As I gaze at the landscape I think about those “thin places” we experience, where the Holy Spirit seems to draw near, where we experience a profound sense of God’s presence. When I contemplate the abstract print, the fluidity of lines, shadows and shapes somehow evokes the movement between the Divine and humanity, between heaven and earth. I imagine Jacob’s dream of the angels moving up and down a ladder.
The thought that boundaries between heaven and earth are fluid comforts me, as I pore over boxes of old family letters, photographs, journals and documents. The boxes are filled with details of past lives – people to whom I am related, yet some I have never met. As I read their thoughts and bear witness to their lives, they feel close by. I am drawn to other places and times. I am caught in that mysterious transcendence which we celebrate on All Saints’ Day.

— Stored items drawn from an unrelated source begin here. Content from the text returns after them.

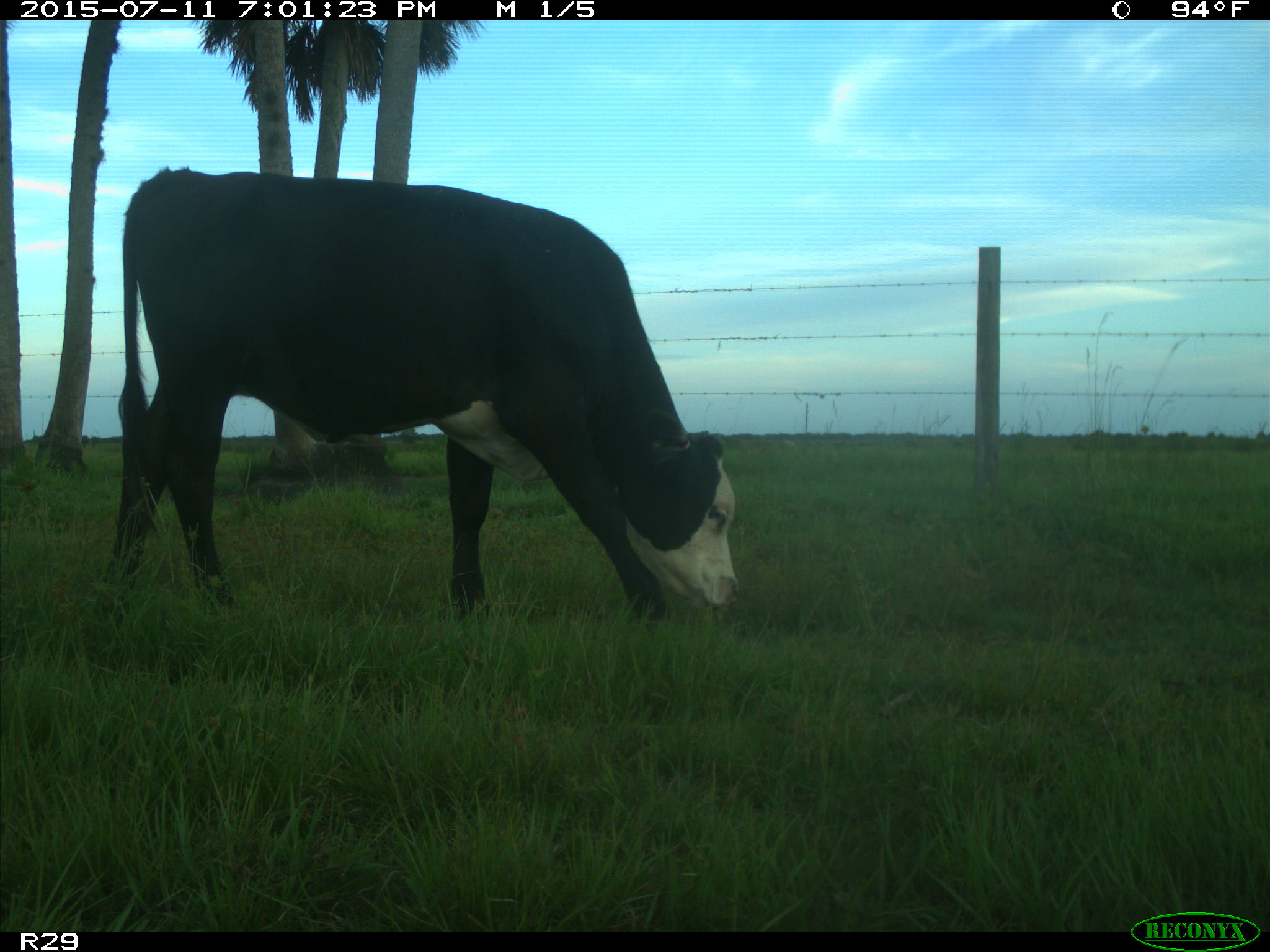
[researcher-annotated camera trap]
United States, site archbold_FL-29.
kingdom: Animalia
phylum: Chordata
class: Mammalia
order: Artiodactyla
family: Bovidae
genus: Bos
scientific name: Bos taurus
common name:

The Proper Preface for All Saints’ Day describes so perfectly the intermingling of past and present, heaven and earth, the saints with all of humanity. “For in the multitude of your saints, you have surrounded us with a great cloud of witnesses, that we might rejoice in their fellowship…” I love the thought of rejoicing in the fellowship of the saints right now – in the present. For me the fellowship of saints includes both the “capital S” saints and the “lower case s” saints – the saints whose names are in our books, and the saints who have influenced our lives more directly.
Today I give thanks for the saints I have known, whose actions and care impacted my life. I remember my art teacher’s graciousness when I sought refuge from the storms of Middle School. I am grateful for a grandfatherly friend of my parents, with whom I corresponded for a dozen years, who shared family stories and his experiences as a blind man. I give thanks for the teachers and mentors in my children’s lives, who guided them and enriched their lives, opening up worlds of opportunities to them. I picture our 83 year old neighbor, Don, who would hold our children on his knee and recite German poetry to them. And I am grateful to relatives I did not know, but who left glimpses of their lives through letters, photographs and journals.
May we be aware of the great cloud of witnesses who surround us each day, and rejoice in their fellowship always.